# I Have A Question About X-Ray Film For Silver



## scrapparts (Sep 20, 2017)

Hello members,

When I (or you) look at x-ray film with, light behind it, do the parts that you're looking at contain silver or does the whole x-ray film have silver on it? 

Example: If I looked at an x-ray of a foot, would just the foot portion of it contain the silver?

Thanks

scrapparts


----------



## g_axelsson (Sep 20, 2017)

Silver is the black ink. Anywhere the film is clear is missing the silver.
Undeveloped film has all the silver still there.

Göran


----------



## scrapparts (Sep 20, 2017)

g_axelsson said:


> Silver is the black ink. Anywhere the film is clear is missing the silver.
> Undeveloped film has all the silver still there.
> 
> Göran


Thanks for the reply. Now I know.

scrapparts


----------



## jimdoc (Sep 21, 2017)

You have to make sure it is silver film, and not the newer stuff.


----------



## goldsilverpro (Sep 21, 2017)

It depends. If the film is of the "wet" type, that which is developed by wet chemistry, the black areas contain all of the silver. If it is of the "dry" type, that which is developed by heat, both the clear and black areas contain silver, evenly. For the "dry" type, undeveloped and developed film contain the same amount of silver, since none is lost during development.


----------



## g_axelsson (Sep 21, 2017)

You learn something new every day. Thanks!

Göran


----------



## scrapparts (Sep 21, 2017)

Thanks for all the added info. 

One more question though. How can you tell the new types of film vs the older types?

scrapparts


----------



## jimdoc (Sep 21, 2017)

http://goldrefiningforum.com/phpBB3/viewtopic.php?f=50&t=213&p=1673&hilit=x+ray+film+types#p1673

http://goldrefiningforum.com/phpBB3/search.php?keywords=x-ray+film+types


----------



## goldsilverpro (Sep 22, 2017)

scrapparts said:


> Thanks for all the added info.
> 
> One more question though. How can you tell the new types of film vs the older types?
> 
> scrapparts



Hold a cigarette lighter flame briefly under a clear area of the developed film. The "wet" film will be unaffected and, with the "dry" film, a black spot will appear. Don't hold the flame close enough or long enough to burn the film - this takes a little experience. It only takes about one second or so, with the tip of the flame about 1/2", or so, away from the film. 
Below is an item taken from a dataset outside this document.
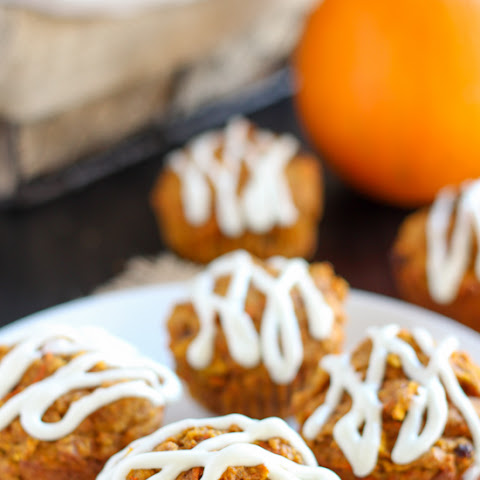 Healthy Pumpkin Carrot Apple Muffins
Another testing method is to put a small piece of the black area into a small amount of liquid laundry bleach (or 10% v/v HCl). The "wet" type will strip, but the "dry" type will be unaffected (will remain black). This method was given by our old forum friend, Juan Manuel Acros Frank. I haven't tried it as a test method but, from my experience with bleach on "wet" film, I'm sure it works.
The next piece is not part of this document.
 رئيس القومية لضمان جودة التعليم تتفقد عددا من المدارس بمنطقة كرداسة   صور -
Modern catscans are usually the "dry" type but regular x-rays can also be "dry." 

To the eye, developed "wet" and "dry" film look identical. Whereas "wet" film is easy to process, "dry" film is almost impossible. The silver behenate compound on the "dry" film is unaffected by just about any practical chemical I know of. I have been able to put the silver into solution with boiling 25% nitric acid, but that is not practical at all. Unfortunately, when you get a batch of developed medical x-ray film, you will find a mixture of "wet" and "dry" film that you cannot readily sort and separate. This has made the processing of medical x-ray film a difficult thing to do.
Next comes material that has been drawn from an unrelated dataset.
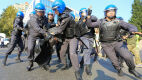 Pokojowe protesty i brutalna akcja policji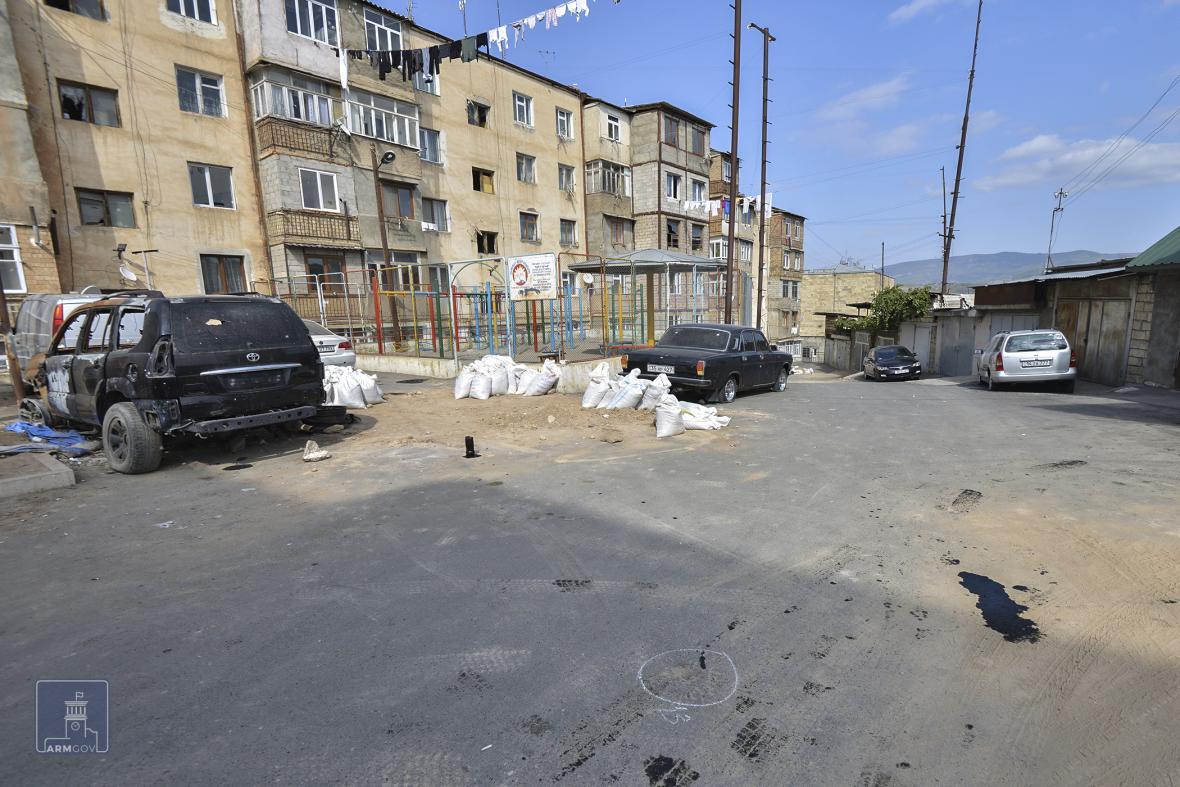 Obnovení bojů mezi arménskými a ázerbájdžánskými silami u Náhorního Karabachu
It is interesting to note that UNdeveloped "dry" film is almost fully transparent. It appears as a clear blue (usually) plastic with a very slight haze to it - you can definitely see through it. It looks like "wet" film that has been totally stripped. It doesn't turn black and opaque until heat is applied to it.


----------



## rickbb (Sep 22, 2017)

goldsilverpro said:


> [ Unfortunately, when you get a batch of developed medical x-ray film, you will find a mixture of "wet" and "dry" film that you cannot readily sort and separate. This has made the processing of medical x-ray film a difficult thing to do.



Not to mention that it's all going digital and processing x-ray film of any kind will disappear completely soon. 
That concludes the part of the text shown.